For a long moment, there was only the whisper of Nile wind through the latticed windows. Salahuddin's hand moved almost absently, tracing the coastline on the map—the curve of the delta, the vulnerable stretch of Crusader-held ports. His fingers paused at Damietta.

"The second fleet," he said finally. "That, we cannot do without." His thumb pressed into the parchment, as if to anchor the vision. "A blade at the Franks' throat. Yes."

But when he looked up, his eyes were shadowed with the arithmetic of kings. "The armor..."

Taimur recognized the pause. The weighing of blood against gold. Ambition against reality.

"Priorities," Salahuddin murmured. He leaned back, the decision settling on his shoulders like a cloak of mail. "Ships first. Then we clothe our wolves."

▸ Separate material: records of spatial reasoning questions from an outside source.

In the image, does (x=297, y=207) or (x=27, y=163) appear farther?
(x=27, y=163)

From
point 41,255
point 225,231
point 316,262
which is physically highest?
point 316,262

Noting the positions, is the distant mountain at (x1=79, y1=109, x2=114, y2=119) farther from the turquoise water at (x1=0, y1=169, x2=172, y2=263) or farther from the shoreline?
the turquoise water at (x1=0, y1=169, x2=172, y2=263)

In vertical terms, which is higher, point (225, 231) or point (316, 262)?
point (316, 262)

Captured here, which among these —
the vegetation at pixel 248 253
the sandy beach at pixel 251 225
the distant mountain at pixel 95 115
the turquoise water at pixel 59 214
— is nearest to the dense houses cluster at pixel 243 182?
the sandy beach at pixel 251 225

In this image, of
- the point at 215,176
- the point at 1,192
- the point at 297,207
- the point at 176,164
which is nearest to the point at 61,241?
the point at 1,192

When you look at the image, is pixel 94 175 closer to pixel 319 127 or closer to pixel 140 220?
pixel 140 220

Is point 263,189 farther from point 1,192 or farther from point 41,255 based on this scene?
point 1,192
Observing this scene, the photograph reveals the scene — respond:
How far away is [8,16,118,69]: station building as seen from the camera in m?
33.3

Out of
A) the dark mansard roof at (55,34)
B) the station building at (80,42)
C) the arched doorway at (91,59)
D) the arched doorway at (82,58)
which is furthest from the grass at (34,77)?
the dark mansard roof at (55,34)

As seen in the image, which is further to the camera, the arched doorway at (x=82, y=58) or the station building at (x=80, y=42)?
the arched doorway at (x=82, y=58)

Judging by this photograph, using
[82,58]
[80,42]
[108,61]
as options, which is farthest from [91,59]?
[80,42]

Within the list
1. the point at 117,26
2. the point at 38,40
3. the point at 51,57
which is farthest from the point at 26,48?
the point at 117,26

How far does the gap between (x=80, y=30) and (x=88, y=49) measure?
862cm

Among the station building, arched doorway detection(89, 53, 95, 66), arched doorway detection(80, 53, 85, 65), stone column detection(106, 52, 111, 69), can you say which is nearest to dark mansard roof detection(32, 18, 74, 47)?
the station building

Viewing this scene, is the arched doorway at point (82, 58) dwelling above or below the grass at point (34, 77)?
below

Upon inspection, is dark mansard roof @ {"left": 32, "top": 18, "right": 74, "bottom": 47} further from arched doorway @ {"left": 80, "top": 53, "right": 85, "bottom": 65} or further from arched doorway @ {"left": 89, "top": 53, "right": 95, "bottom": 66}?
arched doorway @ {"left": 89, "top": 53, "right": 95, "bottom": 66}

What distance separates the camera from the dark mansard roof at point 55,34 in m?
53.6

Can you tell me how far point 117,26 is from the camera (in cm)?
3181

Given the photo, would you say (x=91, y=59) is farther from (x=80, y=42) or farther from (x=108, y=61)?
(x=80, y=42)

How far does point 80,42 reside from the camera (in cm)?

Taimur nodded. He had expected nothing less. "Then I'll find the dinars myself."

Salahuddin's brow rose slightly, but he didn't ask. Some things, they both understood, were better left unspoken—until the deed was done.

The docks were alive with the day's last labors when Taimur stepped onto the sun-warmed stones. The scent of salt and tar clung to the air, mingling with the shouts of sailors and the groan of ropes drawn taut against the masts. In the distance, the black hulls of the 'Sea Wolves' rested at anchor, their decks still bearing the scars of their first taste of war.

He walked without hurry, his mind already turning over the pieces of the plan. The System's tactical map hovered faintly at the edge of his vision, glowing with pulsing contours—whispers of opportunity, danger, and untapped wealth.

The war for the sea had only just begun.